Jeder alternativ Denkende wird gerne als "Komuch" (etwa "Kommunistenschwein"), jedes Infrage-Stellen des geltenden Systems als "Lewactwto", eine pejorative Bezeichnung des linken Gedankenguts abgetan. Der kritische polnische Sozialjournalismus, der etwa durch Ryszard Kapuscinski Weltruf erlangte, wurde durch Tratsch und Starkult ersetzt, durch Berichte über politische Intrigen und schlecht recherchierte Aufreger-Geschichten. Die Hauptnachrichten des polnischen Fernsehens sind zum puren Infotainment nach US-Vorbild verkommen, die ehemals kritischen Zeitungen, wie Adam Michniks einst links-liberale Gazeta Wyborcza wurden zur Propagandamittel der Vorgänger-Regierung.

Die Arroganz der Mächtigen gipfelte 2014 und 2015, nur wenige Monate vor den Präsidentschaftswahlen, in der sogenannten Abhöraffäre. In einem von der Politklasse frequentierten Warschauer Nobelrestaurant haben Kellner, angeblich aus eigenem Antrieb, ca. 900 Stunden Gespräche der führenden Politiker des Landes aufgezeichnet und sie einem Magazin zugespielt. Im vulgärsten Gossenjargon spotteten Regierungspolitiker über ihr Wahlvolk, machten bei Calamari und teurem Wein schmutzige Deals und Absprachen, einige gaben das Versagen des Staates offen zu. Premierminister Donald Tusk, der in keiner dieser Affären verwickelt war und bis zuletzt viel Vertrauen genoss, verließ Polen Richtung Brüssel im denkbar ungünstigsten Moment. Seine Nachfolgerin, die integre, wenn auch glücklose Ewa Kopacz, wurde danach zur Verwalterin des Schadens aus der Abhöraffäre, die liberale Regierungspartei PO war am Ende.
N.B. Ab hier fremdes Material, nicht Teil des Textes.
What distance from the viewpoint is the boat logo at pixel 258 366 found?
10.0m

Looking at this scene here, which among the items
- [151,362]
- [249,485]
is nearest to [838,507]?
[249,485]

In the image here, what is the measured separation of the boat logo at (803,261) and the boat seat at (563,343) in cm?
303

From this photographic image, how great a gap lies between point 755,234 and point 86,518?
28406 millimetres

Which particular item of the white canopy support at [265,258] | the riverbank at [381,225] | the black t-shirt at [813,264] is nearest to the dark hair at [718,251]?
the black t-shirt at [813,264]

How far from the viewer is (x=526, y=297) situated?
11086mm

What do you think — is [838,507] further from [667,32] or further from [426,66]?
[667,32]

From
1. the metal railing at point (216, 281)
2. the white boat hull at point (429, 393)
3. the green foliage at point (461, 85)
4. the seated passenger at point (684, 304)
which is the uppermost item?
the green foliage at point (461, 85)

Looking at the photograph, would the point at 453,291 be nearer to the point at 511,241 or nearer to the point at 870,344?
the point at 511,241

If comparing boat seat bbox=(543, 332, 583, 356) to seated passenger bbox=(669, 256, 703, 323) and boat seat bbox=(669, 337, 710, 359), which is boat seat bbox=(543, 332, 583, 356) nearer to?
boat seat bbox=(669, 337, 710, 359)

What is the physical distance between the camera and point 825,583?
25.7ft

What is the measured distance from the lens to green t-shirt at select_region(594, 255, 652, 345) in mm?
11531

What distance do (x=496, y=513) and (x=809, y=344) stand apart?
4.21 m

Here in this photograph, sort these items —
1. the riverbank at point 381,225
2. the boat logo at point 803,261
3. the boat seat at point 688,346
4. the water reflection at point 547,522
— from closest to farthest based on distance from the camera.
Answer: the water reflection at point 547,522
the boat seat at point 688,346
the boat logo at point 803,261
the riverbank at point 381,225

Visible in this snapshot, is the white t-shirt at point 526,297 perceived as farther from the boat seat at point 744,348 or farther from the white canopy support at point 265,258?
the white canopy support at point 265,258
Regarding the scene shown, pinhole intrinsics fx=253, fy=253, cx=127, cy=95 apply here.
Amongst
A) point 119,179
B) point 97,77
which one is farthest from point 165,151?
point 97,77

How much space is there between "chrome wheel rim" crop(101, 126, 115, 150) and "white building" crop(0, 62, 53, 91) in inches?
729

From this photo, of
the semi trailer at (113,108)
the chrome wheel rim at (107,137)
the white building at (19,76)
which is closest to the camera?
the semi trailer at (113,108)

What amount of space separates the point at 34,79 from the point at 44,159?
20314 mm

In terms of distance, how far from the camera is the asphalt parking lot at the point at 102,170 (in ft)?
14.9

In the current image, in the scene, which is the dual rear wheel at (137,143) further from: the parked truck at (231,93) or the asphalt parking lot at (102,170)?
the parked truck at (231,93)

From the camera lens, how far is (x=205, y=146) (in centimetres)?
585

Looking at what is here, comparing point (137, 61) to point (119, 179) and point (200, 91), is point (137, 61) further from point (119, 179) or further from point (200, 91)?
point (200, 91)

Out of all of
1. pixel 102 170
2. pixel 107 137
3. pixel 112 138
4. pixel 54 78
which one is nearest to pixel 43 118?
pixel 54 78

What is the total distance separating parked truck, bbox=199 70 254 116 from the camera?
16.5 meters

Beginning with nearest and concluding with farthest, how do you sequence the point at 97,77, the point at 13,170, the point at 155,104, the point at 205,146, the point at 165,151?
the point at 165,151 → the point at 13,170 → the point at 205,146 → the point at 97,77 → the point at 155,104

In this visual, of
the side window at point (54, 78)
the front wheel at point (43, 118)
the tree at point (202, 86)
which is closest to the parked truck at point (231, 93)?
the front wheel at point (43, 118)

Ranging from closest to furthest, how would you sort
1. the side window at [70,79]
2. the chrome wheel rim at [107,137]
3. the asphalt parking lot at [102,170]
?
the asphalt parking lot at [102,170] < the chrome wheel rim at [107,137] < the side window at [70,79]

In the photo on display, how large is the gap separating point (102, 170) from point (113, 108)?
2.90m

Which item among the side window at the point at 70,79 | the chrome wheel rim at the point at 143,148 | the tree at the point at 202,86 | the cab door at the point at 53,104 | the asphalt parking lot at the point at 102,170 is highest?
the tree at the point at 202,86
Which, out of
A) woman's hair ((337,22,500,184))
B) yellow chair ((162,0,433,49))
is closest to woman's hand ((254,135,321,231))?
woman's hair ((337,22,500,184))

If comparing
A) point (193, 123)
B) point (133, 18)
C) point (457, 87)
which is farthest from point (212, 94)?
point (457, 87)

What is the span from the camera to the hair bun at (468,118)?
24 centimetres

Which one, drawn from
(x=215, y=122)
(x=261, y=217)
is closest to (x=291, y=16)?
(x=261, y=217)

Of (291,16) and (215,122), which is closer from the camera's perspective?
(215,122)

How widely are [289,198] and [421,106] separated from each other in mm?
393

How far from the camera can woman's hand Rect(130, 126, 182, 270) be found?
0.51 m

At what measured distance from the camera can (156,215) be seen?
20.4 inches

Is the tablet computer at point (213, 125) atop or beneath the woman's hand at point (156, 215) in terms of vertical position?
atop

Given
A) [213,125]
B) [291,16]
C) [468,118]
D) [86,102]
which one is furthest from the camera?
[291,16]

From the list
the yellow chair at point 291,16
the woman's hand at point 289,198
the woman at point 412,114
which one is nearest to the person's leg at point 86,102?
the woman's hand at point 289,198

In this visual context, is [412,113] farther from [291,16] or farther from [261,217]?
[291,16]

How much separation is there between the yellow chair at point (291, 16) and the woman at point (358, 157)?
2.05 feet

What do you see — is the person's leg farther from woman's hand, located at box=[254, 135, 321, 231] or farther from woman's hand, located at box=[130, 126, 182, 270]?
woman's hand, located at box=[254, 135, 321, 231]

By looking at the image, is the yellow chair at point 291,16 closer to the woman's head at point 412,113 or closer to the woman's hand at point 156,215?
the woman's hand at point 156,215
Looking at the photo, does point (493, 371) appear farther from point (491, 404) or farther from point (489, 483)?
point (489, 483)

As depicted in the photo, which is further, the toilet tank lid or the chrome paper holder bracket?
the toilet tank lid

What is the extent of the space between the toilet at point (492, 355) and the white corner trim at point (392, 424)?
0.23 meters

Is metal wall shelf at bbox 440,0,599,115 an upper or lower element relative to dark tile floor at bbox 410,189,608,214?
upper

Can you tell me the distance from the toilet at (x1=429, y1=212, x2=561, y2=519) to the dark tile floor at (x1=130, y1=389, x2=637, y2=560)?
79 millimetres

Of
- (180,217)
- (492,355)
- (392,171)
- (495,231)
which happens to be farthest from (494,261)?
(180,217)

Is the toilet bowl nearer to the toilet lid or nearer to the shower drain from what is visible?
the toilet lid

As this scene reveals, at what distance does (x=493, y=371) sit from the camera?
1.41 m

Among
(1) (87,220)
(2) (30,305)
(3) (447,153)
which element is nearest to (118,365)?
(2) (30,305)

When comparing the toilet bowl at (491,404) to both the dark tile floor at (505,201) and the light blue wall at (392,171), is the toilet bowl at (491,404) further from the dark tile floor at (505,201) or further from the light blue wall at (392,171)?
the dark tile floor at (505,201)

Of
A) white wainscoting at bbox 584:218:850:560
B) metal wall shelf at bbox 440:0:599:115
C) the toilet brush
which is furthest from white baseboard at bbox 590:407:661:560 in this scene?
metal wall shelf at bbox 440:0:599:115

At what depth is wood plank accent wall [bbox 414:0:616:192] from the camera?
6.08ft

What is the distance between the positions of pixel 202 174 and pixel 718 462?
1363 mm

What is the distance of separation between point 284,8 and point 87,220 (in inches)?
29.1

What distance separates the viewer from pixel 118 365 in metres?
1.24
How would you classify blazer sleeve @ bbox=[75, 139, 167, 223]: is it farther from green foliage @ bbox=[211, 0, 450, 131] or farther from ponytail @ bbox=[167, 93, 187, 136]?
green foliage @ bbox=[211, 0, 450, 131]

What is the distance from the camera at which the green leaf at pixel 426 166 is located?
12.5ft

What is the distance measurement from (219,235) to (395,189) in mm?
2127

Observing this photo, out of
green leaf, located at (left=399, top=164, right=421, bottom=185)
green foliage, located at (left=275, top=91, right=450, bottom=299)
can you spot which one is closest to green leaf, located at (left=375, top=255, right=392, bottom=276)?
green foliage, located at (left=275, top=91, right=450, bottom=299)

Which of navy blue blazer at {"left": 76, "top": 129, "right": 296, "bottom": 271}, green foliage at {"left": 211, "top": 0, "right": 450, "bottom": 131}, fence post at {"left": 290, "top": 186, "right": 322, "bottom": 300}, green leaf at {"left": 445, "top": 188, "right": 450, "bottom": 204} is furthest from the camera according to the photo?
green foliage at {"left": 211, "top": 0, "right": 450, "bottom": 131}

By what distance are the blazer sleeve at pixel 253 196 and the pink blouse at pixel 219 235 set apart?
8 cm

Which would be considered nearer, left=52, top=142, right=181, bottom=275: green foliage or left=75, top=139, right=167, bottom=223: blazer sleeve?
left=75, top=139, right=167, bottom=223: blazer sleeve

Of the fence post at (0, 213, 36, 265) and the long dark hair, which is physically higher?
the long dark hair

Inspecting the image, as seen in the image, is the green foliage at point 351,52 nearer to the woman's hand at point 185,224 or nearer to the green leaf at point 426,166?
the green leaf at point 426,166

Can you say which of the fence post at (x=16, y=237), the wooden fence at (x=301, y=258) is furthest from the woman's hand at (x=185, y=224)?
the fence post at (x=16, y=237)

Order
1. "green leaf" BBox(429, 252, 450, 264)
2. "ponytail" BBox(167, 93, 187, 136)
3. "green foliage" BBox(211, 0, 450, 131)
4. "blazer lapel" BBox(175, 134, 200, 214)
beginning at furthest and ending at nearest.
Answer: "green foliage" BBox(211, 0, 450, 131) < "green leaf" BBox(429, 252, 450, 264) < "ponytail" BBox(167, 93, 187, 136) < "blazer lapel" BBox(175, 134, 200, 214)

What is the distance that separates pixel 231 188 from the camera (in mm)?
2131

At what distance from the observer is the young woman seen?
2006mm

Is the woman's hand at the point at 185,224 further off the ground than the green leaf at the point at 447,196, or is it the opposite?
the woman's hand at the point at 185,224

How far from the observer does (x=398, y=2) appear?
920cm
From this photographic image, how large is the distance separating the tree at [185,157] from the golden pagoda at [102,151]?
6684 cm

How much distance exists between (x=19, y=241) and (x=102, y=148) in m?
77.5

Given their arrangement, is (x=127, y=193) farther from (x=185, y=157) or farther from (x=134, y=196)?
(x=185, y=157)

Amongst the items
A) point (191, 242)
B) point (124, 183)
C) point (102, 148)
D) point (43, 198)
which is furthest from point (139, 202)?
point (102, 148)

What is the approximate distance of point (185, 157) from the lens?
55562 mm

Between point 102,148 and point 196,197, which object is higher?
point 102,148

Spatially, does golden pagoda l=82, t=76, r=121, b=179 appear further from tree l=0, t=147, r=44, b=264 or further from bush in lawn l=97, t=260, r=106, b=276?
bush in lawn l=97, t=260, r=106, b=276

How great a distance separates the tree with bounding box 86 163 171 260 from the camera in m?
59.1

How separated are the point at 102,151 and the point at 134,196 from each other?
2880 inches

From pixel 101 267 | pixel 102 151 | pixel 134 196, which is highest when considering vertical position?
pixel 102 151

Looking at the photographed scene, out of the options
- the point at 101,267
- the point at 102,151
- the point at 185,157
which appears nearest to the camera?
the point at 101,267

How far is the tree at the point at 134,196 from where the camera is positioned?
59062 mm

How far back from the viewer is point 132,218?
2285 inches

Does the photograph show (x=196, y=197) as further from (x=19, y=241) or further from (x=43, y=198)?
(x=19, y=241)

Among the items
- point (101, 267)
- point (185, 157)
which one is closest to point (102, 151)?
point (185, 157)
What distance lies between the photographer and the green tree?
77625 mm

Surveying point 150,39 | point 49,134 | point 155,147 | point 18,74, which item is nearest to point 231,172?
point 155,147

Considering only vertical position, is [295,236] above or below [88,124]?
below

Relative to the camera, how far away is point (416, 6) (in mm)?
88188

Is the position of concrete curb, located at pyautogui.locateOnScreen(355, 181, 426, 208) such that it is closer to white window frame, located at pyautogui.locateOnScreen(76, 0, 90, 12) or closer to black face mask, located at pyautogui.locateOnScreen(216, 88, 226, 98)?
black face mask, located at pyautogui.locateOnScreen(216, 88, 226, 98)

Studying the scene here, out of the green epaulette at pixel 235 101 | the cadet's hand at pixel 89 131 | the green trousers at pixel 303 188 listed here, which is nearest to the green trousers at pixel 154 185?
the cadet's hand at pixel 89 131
Die Schattenseiten des Erfolgs

Bei all der Euphorie vergas man sowohl in Polen, als auch im EU-Ausland, dass längst nicht alle Polen von der rasanten Entwicklung profitiert haben, dass bedeutende Teile der Bevölkerung abseits der Warschauer Wolkenkratzer und der glänzenden Fassaden in Armut verharrten.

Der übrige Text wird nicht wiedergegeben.